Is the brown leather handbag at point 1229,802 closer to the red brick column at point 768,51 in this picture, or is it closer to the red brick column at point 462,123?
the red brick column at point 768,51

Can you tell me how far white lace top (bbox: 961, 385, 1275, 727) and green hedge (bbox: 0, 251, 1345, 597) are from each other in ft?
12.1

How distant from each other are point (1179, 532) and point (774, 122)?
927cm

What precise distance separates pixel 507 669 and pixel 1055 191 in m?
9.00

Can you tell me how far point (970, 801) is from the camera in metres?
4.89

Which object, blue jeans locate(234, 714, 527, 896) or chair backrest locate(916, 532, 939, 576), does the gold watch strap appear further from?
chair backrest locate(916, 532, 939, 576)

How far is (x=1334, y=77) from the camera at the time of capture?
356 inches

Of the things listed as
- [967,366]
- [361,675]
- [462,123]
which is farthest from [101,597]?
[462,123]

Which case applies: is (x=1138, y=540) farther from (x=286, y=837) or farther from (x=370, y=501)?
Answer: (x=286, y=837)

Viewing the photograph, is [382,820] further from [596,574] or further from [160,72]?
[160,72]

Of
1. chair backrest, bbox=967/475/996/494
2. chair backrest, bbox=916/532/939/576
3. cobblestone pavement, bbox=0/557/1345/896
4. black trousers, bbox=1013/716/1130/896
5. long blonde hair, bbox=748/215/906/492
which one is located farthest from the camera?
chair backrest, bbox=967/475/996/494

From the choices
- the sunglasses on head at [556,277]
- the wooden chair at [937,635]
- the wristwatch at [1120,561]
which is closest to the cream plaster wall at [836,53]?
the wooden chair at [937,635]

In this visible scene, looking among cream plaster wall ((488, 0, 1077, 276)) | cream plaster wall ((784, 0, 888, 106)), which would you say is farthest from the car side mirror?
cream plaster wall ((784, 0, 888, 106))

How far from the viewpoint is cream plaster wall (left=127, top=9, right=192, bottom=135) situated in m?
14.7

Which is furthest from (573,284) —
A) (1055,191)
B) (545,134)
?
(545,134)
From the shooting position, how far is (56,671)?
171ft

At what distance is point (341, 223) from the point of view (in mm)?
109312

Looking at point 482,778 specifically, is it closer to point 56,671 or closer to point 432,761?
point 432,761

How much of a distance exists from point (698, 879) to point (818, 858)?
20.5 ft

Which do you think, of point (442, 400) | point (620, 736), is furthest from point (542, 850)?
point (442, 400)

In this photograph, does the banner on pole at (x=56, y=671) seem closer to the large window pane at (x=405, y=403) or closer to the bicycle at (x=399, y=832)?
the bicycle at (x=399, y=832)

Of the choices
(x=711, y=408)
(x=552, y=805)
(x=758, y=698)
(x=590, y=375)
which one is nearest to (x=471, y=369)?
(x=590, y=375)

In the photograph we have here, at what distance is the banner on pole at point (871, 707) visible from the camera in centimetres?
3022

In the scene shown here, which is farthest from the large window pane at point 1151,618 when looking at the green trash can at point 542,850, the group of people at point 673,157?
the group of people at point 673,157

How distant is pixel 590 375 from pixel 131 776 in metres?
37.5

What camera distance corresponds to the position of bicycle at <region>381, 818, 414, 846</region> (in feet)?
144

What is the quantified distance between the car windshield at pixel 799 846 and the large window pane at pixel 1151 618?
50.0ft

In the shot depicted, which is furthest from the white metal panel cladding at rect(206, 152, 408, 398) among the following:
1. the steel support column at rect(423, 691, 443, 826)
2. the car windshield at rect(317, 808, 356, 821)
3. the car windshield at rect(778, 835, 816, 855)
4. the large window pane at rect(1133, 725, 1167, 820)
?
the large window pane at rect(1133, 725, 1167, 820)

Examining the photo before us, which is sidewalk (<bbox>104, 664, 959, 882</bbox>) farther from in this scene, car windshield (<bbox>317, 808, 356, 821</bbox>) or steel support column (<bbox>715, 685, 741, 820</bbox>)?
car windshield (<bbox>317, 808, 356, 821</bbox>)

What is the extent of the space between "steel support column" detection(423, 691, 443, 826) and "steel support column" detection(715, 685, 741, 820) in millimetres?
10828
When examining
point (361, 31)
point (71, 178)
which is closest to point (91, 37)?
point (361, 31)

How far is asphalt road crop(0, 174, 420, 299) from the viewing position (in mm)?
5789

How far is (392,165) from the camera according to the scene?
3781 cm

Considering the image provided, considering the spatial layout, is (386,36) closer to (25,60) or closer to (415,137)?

* * *

» **Exercise aim**: Put the lines from the one containing "How far is asphalt" through the last line above into a Markdown table with the columns Row and Line. Number each line in Row and skip blank lines.

» **Solution to the exercise**:
| Row | Line |
|---|---|
| 1 | How far is asphalt road crop(0, 174, 420, 299) from the viewing position (in mm)? |
| 2 | 5789 |
| 3 | How far is (392,165) from the camera according to the scene? |
| 4 | 3781 cm |
| 5 | Considering the image provided, considering the spatial layout, is (386,36) closer to (25,60) or closer to (415,137)? |